[DOCUMENT SECTION]

What then explains the failure?

If, for now, we work on the basis that my assumption that there is a failure of leadership in Africa is correct, what are some of the possible explanations for this failure? How can such failure be corrected or avoided?

As Dr Otto C Scharmer of the Massachusetts Institute of Technology (MIT) puts it, the failure of leadership (in reference to leaders anywhere in the world and in any sector) comes from two critical factors. Firstly, leaders are often unable to “access their own ignorance”. Secondly, leaders are unaware of the need – and often lack the skills – to engage in meaningful dialogue with those around them. Let me explain.

By “failure to access one’s ignorance” I mean the inability of leaders to know what they ought to know to be successful in their work. To be continuously successful, leaders must hear, see and experience what is truly going in the systems they run or manage. We all have our own leadership blind spots. Our challenge (and task) is to increasingly become aware of these blind spots so that we can access new data/information that should ignite new responses. One way in which leaders can access new data is by engaging in honest dialogue or conversation.

[/DOCUMENT SECTION]
[MATERIAL PROVIDED]

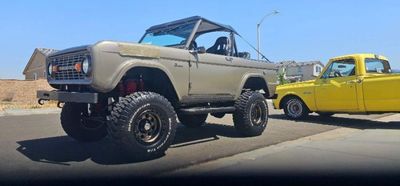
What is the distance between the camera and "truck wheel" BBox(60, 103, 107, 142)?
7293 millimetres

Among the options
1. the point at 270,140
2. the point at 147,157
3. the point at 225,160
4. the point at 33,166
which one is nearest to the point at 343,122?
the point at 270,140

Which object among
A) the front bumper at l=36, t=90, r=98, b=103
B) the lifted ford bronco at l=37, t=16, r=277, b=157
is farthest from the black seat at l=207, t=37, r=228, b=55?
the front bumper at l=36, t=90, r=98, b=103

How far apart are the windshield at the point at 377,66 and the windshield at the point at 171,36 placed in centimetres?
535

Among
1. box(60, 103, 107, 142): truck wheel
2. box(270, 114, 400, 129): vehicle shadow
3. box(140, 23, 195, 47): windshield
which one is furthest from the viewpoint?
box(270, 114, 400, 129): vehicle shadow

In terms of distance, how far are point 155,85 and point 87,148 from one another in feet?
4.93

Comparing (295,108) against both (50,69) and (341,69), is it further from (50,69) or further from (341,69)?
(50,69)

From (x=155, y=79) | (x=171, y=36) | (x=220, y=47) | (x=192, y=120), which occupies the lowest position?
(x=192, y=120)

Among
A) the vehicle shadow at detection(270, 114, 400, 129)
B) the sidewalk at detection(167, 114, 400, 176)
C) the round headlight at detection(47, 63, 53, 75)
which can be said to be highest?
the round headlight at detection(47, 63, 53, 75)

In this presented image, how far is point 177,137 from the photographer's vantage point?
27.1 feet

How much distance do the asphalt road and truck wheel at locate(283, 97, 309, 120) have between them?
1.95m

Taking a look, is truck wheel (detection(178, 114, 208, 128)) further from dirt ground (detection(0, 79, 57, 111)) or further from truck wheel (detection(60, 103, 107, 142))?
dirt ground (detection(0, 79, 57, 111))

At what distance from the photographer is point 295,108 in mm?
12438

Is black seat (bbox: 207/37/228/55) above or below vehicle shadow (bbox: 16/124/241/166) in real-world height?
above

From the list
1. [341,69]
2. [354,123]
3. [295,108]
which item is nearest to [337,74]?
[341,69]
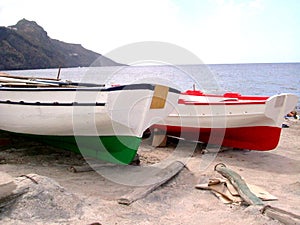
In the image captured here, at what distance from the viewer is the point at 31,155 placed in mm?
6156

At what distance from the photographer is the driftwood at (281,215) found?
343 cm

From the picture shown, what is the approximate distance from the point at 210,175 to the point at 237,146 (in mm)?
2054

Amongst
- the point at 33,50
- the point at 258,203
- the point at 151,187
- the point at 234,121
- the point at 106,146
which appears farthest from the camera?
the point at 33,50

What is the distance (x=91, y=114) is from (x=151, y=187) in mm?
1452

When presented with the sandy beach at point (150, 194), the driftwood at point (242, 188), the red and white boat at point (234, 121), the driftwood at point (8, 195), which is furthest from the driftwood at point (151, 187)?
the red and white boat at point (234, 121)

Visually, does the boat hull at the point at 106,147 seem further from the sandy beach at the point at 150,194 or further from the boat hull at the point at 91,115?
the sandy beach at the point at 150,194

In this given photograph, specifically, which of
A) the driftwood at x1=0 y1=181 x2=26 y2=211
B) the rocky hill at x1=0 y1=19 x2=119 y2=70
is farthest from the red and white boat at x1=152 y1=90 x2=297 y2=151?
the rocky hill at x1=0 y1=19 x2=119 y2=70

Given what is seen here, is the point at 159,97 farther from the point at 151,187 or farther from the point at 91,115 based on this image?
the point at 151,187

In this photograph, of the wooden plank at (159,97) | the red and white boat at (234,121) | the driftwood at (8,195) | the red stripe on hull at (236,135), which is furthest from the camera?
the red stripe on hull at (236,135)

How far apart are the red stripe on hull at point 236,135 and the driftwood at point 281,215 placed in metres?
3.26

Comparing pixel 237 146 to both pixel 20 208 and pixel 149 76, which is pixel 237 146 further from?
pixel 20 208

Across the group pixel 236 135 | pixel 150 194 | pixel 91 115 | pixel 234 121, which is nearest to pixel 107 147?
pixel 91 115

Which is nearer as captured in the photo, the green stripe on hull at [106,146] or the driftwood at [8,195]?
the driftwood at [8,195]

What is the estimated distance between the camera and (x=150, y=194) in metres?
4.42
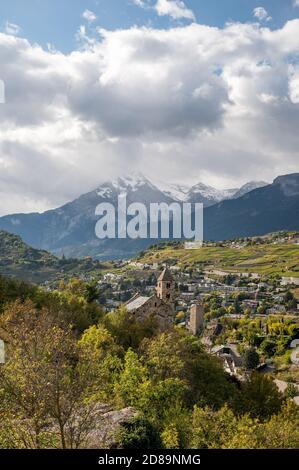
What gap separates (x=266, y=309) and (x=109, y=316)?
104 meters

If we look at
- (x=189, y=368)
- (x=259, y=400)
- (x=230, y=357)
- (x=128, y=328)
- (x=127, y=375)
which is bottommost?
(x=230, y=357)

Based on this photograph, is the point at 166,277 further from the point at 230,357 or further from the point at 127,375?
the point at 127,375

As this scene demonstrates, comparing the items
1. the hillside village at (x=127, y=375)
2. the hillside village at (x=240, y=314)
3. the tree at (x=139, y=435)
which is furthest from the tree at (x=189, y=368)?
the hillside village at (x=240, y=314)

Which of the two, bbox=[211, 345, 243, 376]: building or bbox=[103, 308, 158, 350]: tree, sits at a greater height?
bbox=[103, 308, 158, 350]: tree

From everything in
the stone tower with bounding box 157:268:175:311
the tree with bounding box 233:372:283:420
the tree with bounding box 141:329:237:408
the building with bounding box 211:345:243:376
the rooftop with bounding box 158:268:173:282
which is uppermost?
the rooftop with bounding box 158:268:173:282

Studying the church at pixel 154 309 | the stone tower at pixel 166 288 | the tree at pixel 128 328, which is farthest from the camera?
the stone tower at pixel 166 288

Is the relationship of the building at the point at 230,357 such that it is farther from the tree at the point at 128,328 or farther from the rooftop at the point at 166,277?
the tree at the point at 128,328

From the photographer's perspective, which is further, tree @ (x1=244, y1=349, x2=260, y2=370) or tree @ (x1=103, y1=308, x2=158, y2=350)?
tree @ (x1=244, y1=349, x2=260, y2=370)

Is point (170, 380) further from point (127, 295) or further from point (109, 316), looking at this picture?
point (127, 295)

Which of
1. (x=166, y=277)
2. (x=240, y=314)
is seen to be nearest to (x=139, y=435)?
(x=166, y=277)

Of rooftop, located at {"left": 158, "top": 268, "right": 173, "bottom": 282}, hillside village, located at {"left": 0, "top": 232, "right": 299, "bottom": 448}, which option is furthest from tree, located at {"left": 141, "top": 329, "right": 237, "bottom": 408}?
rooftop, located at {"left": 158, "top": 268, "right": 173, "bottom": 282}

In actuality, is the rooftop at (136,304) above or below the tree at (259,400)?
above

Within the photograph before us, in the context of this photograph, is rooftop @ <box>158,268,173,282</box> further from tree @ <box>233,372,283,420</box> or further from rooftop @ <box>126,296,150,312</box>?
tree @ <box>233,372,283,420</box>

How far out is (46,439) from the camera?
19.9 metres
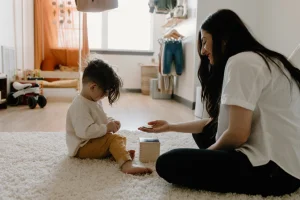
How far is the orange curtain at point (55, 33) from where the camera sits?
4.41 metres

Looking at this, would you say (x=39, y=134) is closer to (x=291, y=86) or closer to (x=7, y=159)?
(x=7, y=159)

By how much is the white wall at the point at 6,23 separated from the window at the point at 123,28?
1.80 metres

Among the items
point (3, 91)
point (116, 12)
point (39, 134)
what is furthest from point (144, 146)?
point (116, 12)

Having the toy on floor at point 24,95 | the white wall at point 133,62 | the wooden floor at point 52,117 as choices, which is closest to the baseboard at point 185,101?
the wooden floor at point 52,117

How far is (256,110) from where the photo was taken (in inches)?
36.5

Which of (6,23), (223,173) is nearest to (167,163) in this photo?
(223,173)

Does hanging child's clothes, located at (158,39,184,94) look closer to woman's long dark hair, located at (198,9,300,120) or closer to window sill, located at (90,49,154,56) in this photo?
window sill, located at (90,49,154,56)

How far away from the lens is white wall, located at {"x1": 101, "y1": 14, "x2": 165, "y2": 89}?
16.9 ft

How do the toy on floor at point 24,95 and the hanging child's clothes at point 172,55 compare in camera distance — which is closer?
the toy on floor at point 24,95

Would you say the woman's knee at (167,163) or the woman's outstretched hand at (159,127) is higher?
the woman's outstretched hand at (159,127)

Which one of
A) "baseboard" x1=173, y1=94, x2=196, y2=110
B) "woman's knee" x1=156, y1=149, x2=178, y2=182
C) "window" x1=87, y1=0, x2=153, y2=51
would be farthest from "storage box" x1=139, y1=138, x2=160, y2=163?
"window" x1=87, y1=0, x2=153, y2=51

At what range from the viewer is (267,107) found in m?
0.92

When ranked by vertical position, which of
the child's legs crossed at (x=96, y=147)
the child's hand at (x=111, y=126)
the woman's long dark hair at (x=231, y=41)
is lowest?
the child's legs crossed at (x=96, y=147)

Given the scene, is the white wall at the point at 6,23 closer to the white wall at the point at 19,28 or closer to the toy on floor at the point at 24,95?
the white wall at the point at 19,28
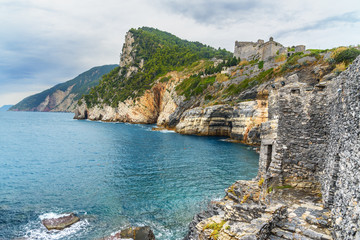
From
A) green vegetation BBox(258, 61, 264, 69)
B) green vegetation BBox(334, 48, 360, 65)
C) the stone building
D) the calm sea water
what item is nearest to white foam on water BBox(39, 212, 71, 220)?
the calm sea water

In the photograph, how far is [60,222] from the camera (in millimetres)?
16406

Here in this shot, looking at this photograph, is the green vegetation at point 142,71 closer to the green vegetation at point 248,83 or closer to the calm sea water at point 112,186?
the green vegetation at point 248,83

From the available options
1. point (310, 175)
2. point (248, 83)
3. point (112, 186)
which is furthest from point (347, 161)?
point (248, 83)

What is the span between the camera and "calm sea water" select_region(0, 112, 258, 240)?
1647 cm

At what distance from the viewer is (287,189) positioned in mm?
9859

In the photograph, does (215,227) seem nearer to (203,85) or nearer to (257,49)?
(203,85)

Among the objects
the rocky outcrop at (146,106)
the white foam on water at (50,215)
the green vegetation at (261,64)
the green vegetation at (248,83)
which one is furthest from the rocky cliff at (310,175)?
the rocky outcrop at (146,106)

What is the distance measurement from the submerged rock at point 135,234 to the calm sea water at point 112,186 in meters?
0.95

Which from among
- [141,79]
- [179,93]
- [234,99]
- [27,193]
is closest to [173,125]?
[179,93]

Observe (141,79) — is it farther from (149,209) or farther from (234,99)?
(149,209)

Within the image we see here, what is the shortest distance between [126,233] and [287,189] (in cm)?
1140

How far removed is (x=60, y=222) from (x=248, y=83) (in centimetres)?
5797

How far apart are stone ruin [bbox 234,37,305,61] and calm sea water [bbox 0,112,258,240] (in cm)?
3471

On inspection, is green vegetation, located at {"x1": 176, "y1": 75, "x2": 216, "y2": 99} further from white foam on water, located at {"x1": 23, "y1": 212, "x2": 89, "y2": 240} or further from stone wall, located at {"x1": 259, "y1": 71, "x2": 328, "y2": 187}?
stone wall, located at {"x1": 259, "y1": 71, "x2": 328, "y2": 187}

[/MATERIAL PROVIDED]

REQUIREMENT: Can you carry on the passage about leadership failure in Africa, starting right after its last sentence? This data comes from a different source than the passage.

ANSWER FOR THE TASK:
Believe it or not, although we hear and see that leaders are often in meetings, they rarely have dialogue with their equals. I am using the term dialogue in its etymological meaning – flow of meaning (dia – logos). In this context, true dialogue happens when leaders seek to co-discover or co-create meaning with their fellow leaders. Meaning is not always self-evident. It must be discovered. I have been privileged to observe those who serve Presidents or Heads of State in different parts of Africa through my work as an adviser to the Tony Blair Africa Governance Initiative and my own experience of having served President Levy Mwanawasa (Zambia’s third President). Through my work, I have learnt that those who work around Heads of State rarely engage the President or Prime Minister (or any person of power) as an equal. This situation tends to play at every level of leadership. Why might this be the case? The office of President or Prime Minister comes with such aura and some of form of mystery that, if not well managed, it tends to ‘drown’ or ‘swallow’ and even ‘smother’ the voices and thoughts of people around it. This, more often than not, happens under the guise of ‘respect for the highest office in the land’.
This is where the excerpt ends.